The jurisdiction of the CSACs is limited in most cases to the most highly populated areas; elsewhere, chiefly in nonmetropolitan areas, the Census Bureau relies on State agencies to help create, maintain, and update its framework of subcounty units. Their assistance has been particularly helpful in achieving consistent standards for BNAs, BGs, CDPs, and in States where they exist, CCDs (see Chapter 8, “County Subdivisions,” and Chapter 11, “Census Blocks and Block Groups”).

Some geographic entities are designed to identify geographic areas of special interest to indigenous populations, the American Indians and Alaska Natives. To establish these entities, the Census Bureau works with local tribal officials and native groups, as well as the appropriate Federal and State agencies (see Chapter 5, “American Indian and Alaska Native Areas”). A similar approach is used for Puerto Rico and the Outlying Areas, where the geographic entities often differ from their stateside counterparts (see Chapter 7, “Puerto Rico and the Outlying Areas”).

• **SET TASK**
Copy out the passage on Census Bureau cooperation with state agencies and tribal officials word for word.

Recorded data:
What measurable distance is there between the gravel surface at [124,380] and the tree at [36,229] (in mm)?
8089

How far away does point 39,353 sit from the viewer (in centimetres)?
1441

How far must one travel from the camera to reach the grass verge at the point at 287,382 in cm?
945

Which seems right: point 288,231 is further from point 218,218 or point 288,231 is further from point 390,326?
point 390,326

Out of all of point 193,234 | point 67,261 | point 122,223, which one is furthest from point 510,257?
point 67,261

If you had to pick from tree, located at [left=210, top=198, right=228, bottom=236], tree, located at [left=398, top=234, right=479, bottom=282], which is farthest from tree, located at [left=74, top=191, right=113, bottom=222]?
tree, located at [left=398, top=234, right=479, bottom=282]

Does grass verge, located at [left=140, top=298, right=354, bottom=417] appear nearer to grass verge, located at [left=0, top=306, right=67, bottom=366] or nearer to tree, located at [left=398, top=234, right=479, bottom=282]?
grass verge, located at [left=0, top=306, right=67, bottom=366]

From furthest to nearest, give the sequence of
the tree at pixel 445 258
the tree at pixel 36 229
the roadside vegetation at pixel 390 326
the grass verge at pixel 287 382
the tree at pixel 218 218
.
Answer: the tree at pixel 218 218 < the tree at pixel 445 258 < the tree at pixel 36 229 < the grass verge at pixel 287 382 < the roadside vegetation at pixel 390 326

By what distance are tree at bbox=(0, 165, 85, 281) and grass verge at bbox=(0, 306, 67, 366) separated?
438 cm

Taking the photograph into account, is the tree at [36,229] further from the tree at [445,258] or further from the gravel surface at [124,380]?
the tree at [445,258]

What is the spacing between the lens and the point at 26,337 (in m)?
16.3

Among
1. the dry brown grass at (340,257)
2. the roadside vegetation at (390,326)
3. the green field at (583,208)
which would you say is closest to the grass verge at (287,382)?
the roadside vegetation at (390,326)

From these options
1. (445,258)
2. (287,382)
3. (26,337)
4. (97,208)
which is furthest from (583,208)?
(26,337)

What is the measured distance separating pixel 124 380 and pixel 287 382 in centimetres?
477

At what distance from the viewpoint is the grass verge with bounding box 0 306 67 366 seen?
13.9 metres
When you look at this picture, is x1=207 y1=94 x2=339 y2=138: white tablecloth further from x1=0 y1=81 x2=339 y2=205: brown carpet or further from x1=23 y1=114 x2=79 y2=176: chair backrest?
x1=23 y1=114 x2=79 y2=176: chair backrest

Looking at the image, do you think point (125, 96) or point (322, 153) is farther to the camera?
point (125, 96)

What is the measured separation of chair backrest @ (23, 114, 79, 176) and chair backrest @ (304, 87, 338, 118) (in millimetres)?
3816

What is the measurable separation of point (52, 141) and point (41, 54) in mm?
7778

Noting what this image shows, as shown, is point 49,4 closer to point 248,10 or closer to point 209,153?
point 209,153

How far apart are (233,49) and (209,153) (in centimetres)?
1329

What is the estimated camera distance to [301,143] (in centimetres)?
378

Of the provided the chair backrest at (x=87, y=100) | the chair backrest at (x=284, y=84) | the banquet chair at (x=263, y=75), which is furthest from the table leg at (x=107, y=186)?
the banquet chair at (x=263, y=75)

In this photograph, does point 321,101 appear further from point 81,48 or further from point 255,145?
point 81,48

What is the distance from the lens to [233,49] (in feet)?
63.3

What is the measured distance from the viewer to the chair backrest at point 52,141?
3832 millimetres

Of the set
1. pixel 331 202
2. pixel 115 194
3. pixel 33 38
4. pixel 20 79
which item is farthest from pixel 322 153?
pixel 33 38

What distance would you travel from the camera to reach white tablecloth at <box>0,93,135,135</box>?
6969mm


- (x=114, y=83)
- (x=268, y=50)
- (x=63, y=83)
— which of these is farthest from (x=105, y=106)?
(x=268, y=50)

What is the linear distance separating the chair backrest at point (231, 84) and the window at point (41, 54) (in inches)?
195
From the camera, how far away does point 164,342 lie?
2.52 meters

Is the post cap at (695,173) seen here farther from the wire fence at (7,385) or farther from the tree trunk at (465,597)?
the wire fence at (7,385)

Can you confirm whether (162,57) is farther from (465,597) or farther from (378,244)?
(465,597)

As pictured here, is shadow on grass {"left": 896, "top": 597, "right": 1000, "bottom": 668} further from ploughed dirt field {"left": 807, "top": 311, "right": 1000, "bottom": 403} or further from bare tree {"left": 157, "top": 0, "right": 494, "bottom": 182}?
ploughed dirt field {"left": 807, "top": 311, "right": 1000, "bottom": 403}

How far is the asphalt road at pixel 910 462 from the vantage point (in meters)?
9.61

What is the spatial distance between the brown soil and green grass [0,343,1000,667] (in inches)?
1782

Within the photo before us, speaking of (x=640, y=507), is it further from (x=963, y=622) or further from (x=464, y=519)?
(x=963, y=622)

• **ANSWER BELOW**
The jurisdiction of the CSACs is limited in most cases to the most highly populated areas; elsewhere, chiefly in nonmetropolitan areas, the Census Bureau relies on State agencies to help create, maintain, and update its framework of subcounty units. Their assistance has been particularly helpful in achieving consistent standards for BNAs, BGs, CDPs, and in States where they exist, CCDs (see Chapter 8, “County Subdivisions,” and Chapter 11, “Census Blocks and Block Groups”).

Some geographic entities are designed to identify geographic areas of special interest to indigenous populations, the American Indians and Alaska Natives. To establish these entities, the Census Bureau works with local tribal officials and native groups, as well as the appropriate Federal and State agencies (see Chapter 5, “American Indian and Alaska Native Areas”). A similar approach is used for Puerto Rico and the Outlying Areas, where the geographic entities often differ from their stateside counterparts (see Chapter 7, “Puerto Rico and the Outlying Areas”).